- Text shown:

%%

Faryn Borella was raised on unceded Abenaki land, also known as Vermont. Growing up in a small-town synagogue that was Reconstructionist in spirit, Faryn discovered a love for leading prayer early in life, the seeds of which are now growing into a beautiful rabbinate.
Faryn attended Occidental College in Los Angeles, intending to study diplomacy and world affairs as a means of addressing the injustice in Israel-Palestine, yet found herself creating home in the Department of Religious Studies. She still found her way to Israel-Palestine during and after college, working as an activist, journalist and photojournalist. In the end, it was her activism that led her to Jewish spiritual practice.
Prior to rabbinical school, Faryn studied at Starr King School for the Ministry, earning a Master of Arts in Religious Leadership for Social Change, for which her capstone project was the curation of an eight-day multimedia art exhibit exploring the liberatory potential of Jewish Diaspora, replete with performance and ritual each night. During this time, Faryn also worked as a multigenerational Jewish and multireligious educator, serving students ages 2 to 82 on farms, in Redwood forests, synagogues and theological seminaries.
Faryn came to rabbinical school seeking the roots out of which her creative approaches to Judaism could ground. Throughout school, Faryn had the great privilege of serving college students through West Chester University Hillel; congregants at Oseh Shalom Synagogue; youth as the education director at Congregation Beth Israel of Media; residents as the interim director of religious services at Lions Gate Continuing Care Retirement Community; and many patients at St. Mary and Lankenau Medical Centers. She has taught graduate courses on both Jewish Liberation Theology and Decolonizing Holy Land Pilgrimage.

%%

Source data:

%%

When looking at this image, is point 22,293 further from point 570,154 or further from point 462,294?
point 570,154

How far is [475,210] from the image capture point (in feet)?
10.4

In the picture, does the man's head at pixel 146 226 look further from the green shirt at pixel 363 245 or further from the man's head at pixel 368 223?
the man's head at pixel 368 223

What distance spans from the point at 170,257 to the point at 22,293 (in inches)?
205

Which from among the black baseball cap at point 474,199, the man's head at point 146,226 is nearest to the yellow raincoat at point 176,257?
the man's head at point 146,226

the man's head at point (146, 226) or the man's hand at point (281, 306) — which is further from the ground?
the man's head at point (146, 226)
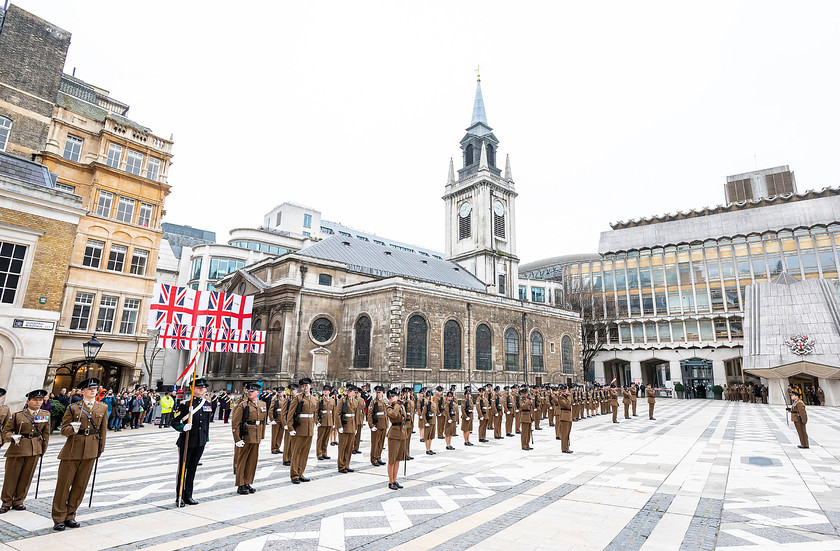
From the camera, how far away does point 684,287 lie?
52.8 metres

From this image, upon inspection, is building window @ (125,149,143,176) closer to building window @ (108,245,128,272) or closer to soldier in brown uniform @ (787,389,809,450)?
building window @ (108,245,128,272)

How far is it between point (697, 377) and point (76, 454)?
228ft

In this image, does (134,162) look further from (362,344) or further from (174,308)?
(362,344)

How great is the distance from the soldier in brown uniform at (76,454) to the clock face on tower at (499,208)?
158ft

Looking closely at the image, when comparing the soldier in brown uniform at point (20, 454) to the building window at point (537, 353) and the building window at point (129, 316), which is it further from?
the building window at point (537, 353)

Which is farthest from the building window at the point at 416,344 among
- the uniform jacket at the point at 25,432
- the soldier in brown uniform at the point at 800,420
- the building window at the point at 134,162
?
the uniform jacket at the point at 25,432

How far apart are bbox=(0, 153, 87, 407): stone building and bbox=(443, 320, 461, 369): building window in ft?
73.4

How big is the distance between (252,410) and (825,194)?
221 feet

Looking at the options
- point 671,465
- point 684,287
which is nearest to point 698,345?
point 684,287

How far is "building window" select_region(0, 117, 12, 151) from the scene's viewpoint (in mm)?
22250

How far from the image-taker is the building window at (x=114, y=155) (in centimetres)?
2448

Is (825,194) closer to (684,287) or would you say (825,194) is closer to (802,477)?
(684,287)

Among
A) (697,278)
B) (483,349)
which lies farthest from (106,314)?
(697,278)

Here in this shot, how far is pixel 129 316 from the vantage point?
23812 millimetres
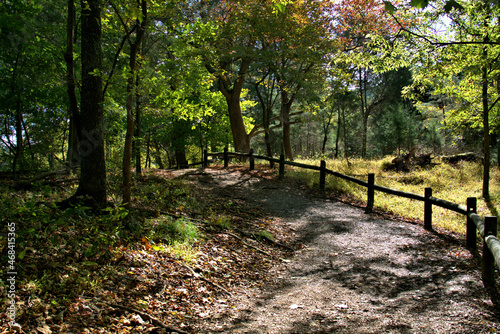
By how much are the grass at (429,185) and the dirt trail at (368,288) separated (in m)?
1.55

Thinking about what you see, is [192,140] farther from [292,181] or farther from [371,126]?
[371,126]

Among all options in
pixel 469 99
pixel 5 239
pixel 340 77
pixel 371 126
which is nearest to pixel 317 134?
pixel 371 126

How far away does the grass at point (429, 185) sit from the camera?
29.2ft

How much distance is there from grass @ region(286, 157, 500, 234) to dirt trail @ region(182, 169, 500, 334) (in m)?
1.55

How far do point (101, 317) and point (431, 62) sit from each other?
10.5 meters

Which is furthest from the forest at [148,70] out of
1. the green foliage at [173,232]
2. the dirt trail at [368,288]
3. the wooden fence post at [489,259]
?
the wooden fence post at [489,259]

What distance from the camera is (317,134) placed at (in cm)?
5634

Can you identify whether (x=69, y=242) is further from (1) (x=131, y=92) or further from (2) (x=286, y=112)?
(2) (x=286, y=112)

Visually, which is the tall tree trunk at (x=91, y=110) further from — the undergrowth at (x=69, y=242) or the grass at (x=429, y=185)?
the grass at (x=429, y=185)

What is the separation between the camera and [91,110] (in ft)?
17.7

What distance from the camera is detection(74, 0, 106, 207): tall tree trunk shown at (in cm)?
534

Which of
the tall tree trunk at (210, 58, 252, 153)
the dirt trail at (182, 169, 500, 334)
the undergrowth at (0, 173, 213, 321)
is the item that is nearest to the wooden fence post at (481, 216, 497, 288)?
the dirt trail at (182, 169, 500, 334)

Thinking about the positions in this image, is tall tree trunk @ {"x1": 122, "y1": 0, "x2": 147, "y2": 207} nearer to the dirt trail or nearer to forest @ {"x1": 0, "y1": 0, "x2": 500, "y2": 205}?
forest @ {"x1": 0, "y1": 0, "x2": 500, "y2": 205}

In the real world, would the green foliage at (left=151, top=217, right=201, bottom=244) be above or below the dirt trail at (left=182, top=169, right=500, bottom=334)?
above
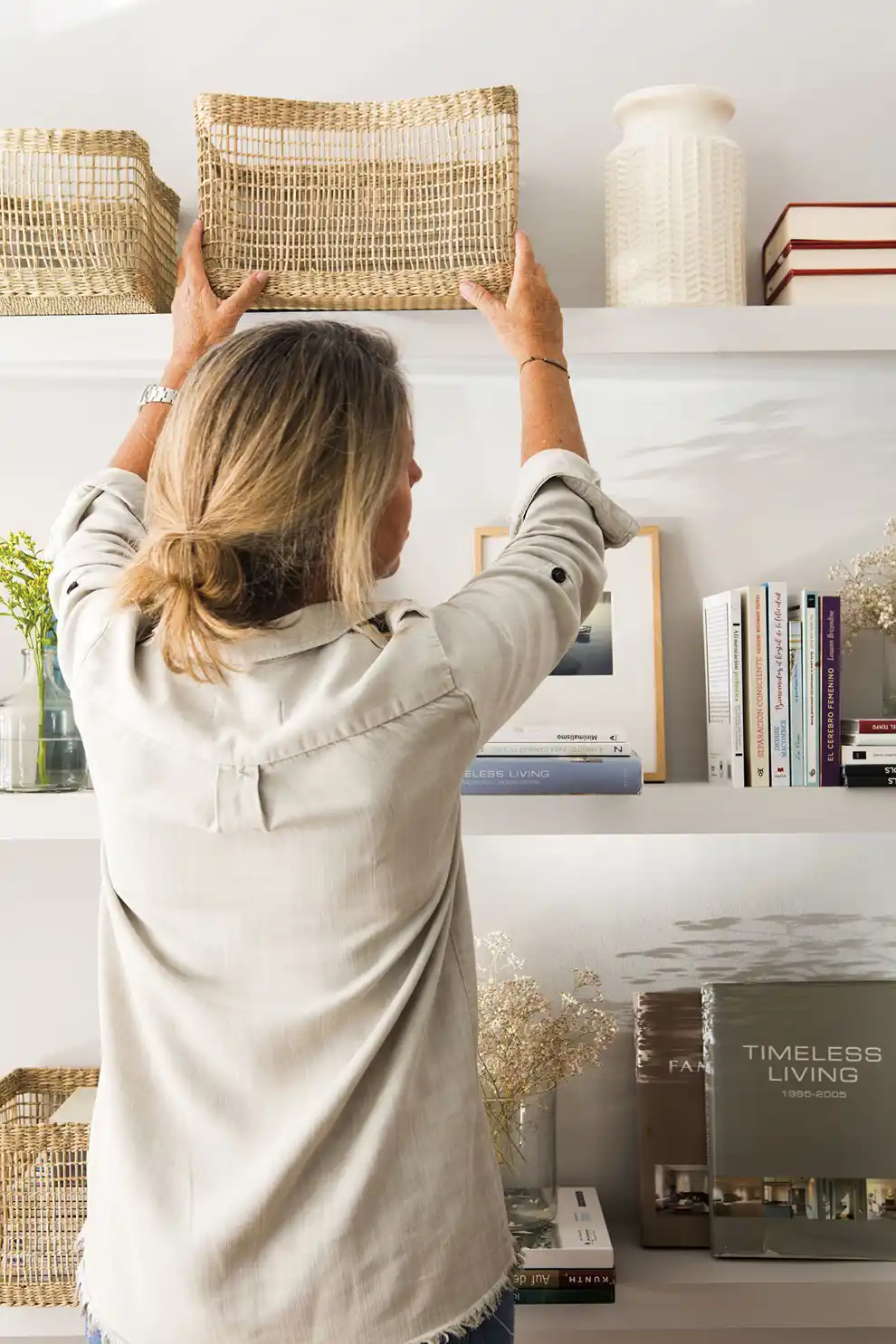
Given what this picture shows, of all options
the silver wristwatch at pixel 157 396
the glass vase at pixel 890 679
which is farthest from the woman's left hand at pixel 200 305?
the glass vase at pixel 890 679

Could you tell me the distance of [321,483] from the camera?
0.90 metres

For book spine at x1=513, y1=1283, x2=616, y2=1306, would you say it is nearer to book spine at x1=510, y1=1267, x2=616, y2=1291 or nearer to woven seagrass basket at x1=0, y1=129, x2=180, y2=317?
book spine at x1=510, y1=1267, x2=616, y2=1291

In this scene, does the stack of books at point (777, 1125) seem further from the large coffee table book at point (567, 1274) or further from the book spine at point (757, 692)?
the book spine at point (757, 692)

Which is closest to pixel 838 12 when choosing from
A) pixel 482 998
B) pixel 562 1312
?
pixel 482 998

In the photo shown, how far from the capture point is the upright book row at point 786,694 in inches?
59.6

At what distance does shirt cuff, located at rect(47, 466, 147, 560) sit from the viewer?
1098mm

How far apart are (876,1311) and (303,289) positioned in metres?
1.39

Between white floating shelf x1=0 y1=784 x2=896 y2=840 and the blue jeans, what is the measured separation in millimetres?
550

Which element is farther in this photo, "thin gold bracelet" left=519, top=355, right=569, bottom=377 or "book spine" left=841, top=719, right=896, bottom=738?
"book spine" left=841, top=719, right=896, bottom=738

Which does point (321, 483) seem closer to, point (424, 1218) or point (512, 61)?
point (424, 1218)

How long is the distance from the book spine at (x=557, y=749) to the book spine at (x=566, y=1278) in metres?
0.61

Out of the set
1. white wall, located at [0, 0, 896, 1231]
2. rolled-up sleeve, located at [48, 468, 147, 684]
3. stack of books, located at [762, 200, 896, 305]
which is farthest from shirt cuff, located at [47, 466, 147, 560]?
stack of books, located at [762, 200, 896, 305]

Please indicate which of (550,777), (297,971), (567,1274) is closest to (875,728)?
(550,777)

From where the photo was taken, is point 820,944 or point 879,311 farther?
point 820,944
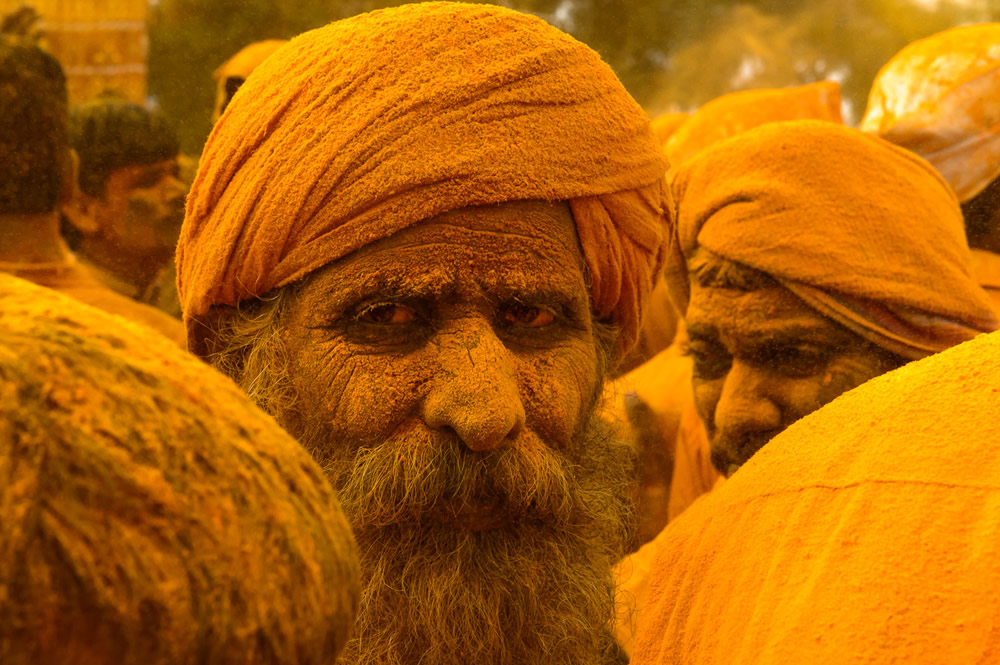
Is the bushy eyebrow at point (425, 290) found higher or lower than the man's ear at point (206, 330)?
higher

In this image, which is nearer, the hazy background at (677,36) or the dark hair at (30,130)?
the dark hair at (30,130)

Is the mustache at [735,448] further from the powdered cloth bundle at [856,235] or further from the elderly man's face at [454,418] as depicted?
the elderly man's face at [454,418]

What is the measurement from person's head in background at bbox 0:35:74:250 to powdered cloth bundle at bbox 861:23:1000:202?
210 centimetres

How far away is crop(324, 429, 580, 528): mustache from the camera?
1.55 m

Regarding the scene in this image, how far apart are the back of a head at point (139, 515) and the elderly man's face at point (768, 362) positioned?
5.44 ft

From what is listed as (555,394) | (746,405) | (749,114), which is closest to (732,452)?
(746,405)

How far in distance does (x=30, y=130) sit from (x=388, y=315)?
1550 mm

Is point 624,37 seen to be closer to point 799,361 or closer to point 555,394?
point 799,361

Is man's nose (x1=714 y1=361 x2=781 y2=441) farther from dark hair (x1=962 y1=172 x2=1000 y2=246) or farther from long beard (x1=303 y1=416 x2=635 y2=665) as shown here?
dark hair (x1=962 y1=172 x2=1000 y2=246)

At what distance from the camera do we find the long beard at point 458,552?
5.12 ft

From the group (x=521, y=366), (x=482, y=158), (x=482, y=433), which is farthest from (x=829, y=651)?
(x=482, y=158)

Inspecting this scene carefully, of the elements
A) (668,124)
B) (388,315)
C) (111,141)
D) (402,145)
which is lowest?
(111,141)

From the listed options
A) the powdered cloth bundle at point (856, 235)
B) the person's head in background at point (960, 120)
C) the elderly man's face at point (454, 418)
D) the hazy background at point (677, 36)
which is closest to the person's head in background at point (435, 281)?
the elderly man's face at point (454, 418)

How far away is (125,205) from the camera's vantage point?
3496 mm
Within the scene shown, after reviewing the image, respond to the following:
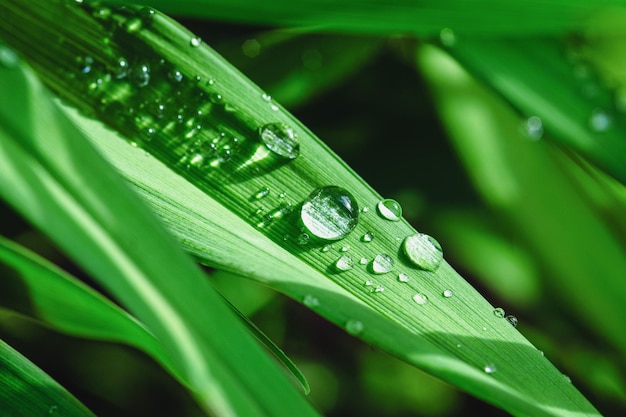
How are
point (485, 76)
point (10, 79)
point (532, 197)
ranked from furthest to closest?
1. point (532, 197)
2. point (485, 76)
3. point (10, 79)

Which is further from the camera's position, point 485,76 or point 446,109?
point 446,109

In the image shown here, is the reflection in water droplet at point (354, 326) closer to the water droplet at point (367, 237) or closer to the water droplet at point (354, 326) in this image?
the water droplet at point (354, 326)

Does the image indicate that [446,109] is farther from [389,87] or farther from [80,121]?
[80,121]

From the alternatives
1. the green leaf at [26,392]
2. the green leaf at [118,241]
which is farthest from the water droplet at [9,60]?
the green leaf at [26,392]

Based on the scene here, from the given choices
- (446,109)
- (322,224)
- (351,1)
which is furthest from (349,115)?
(322,224)

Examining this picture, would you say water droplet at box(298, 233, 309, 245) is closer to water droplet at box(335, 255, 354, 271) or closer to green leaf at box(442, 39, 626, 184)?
water droplet at box(335, 255, 354, 271)

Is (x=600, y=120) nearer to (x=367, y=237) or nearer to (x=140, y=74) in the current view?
(x=367, y=237)
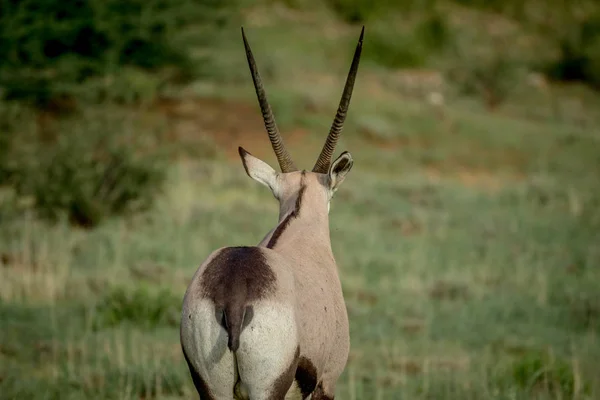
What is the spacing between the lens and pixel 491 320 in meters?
9.45

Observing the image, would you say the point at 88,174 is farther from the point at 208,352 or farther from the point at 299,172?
the point at 208,352

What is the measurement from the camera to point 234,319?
3.78 m

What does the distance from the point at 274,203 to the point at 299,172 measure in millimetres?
10280

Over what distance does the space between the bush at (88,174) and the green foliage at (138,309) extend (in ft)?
13.5

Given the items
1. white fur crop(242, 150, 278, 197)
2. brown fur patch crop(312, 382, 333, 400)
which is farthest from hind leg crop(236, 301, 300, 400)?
white fur crop(242, 150, 278, 197)

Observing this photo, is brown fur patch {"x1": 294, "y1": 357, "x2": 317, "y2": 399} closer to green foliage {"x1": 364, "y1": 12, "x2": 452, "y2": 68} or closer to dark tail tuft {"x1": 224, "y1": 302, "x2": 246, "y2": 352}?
dark tail tuft {"x1": 224, "y1": 302, "x2": 246, "y2": 352}

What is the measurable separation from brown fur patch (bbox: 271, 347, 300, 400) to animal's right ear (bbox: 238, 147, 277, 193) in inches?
58.9

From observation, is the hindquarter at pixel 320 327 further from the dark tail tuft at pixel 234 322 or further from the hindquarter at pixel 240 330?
the dark tail tuft at pixel 234 322

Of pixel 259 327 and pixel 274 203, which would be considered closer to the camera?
pixel 259 327

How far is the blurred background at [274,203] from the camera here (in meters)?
7.48

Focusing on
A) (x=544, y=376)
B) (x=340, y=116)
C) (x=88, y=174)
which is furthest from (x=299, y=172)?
(x=88, y=174)

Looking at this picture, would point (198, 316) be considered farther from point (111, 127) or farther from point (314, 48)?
point (314, 48)

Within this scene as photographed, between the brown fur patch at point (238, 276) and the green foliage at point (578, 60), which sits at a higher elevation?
the brown fur patch at point (238, 276)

%%

- Assignment: Pick up the profile of Faryn Borella where it ends, and write the next part of it.

- Response to this task:
Faryn is eternally grateful for all those who have held and shaped her throughout this journey: her family of origin; her community of fellow crips* from Camp Dartmouth-Hitchcock; the Bay Area Jewish community that formed and blew life into her; all of her teachers and mentors, both formal and informal; and her cohort at RRC, to whom she owes the world.
A blessing that carried me to this moment:
“Hashem as the shadow always at my right hand (Psalm 121). For into Their hand I place my spirit, when I sleep and when I wake.”
(“Adon Olam”)
A blessing I offer as I journey forward:
“May your sorrow be turned to dance. May you grieve through and into your joy. So that your whole being may sing songs to Yah endlessly.”